Obama Camp on Clinton’s Transparency Problem, Receive More Questions on Reverend Wright
Sunday, March 16th, 2008Senior Obama advisor David Axelrod and Communications Director Robert Gibbs hosted a conference call with reporters Sunday, while the senator himself spent the day with his family. The intent of the call was to focus on Senator Clinton’s lack of transparency. Gibbs outlined four questions directed towards Senator Clinton:
1. Will the Clinton campaign release their full tax returns, including schedules?
2. Will Senator Clinton release all of her earmark requests? 3. Will the Clinton campaign release the names of all donors to the Clinton foundation and to the Clinton library, and if not, why?
4. Will the Clinton campaign instruct the Clinton Library to release all of their records?
“The Clinton campaign has made a premium out of making sure that candidates are vetted, that transparency is full, and their failure to continue to answer these questions simply brings us another series of questions, which is what is Senator Clinton hiding and what is lurking in those documents that she believes voters don’t have a right to know?” Gibbs asked.

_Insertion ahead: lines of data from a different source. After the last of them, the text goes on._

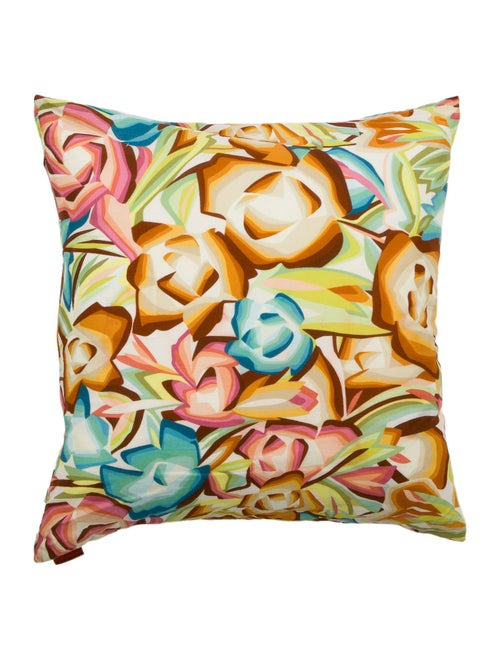 MissoniHome Floral Printed Throw Pillow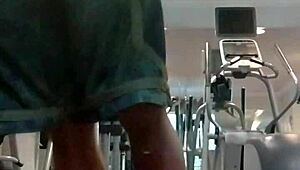 21yo cutie works out with daddy in dorm homemade fitness fun 💪😏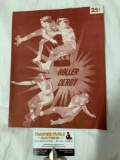 Vintage 1959 Roller Derby sports event 25 cent program w/ photos/ score sheet, approx 11 x 8 in.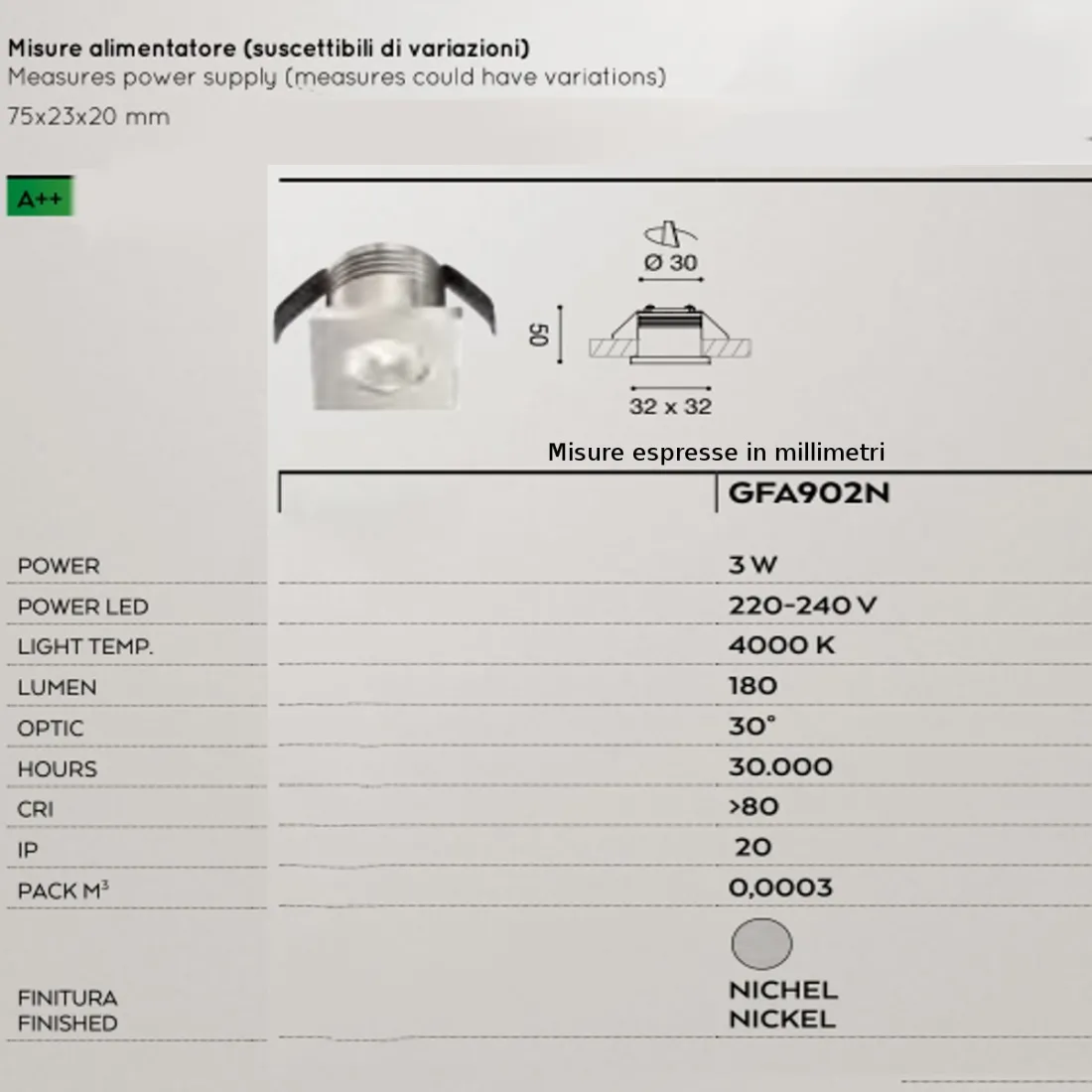 Einbaustrahler aus Aluminium Gea Led GLAM GFA902N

But during the question and answer period of the call, the reporters switched gears, focusing the latest hot topic in the Democratic race - Obama’s relationship with the controversial Reverend Jeremiah Wright.
Axelrod stressed Obama had been forthright on the controversy and had condemned Wright’s statements, pointing out this was a personally difficult time for Senator Obama. “As you know Reverend Wright married him, introduced him, as [Obama] said, to the church, brought him into the church, into Christianity, baptized his children. So this is a painful thing for him because he condemns the things that Rev. Wright said, but he also knows him as a person, so it’s a difficult matter for him.”
When asked if the story would damage the campaign, Axelrod observed, “Reverend Wright is gone from the church now; he’s no longer the pastor of the church and I think people will hear Senator Obama on this issue, and…they understand that these do not represent his views, and they don’t represent the sum total of what Rev Wright has done over the years or their relationship. I think that this will pass, but we understand there’s a lot of interest in it now.”
Axelrod then asked Gibbs, “Robert, do you have anything to add?” Gibbs replied, “No, I think that covers it.”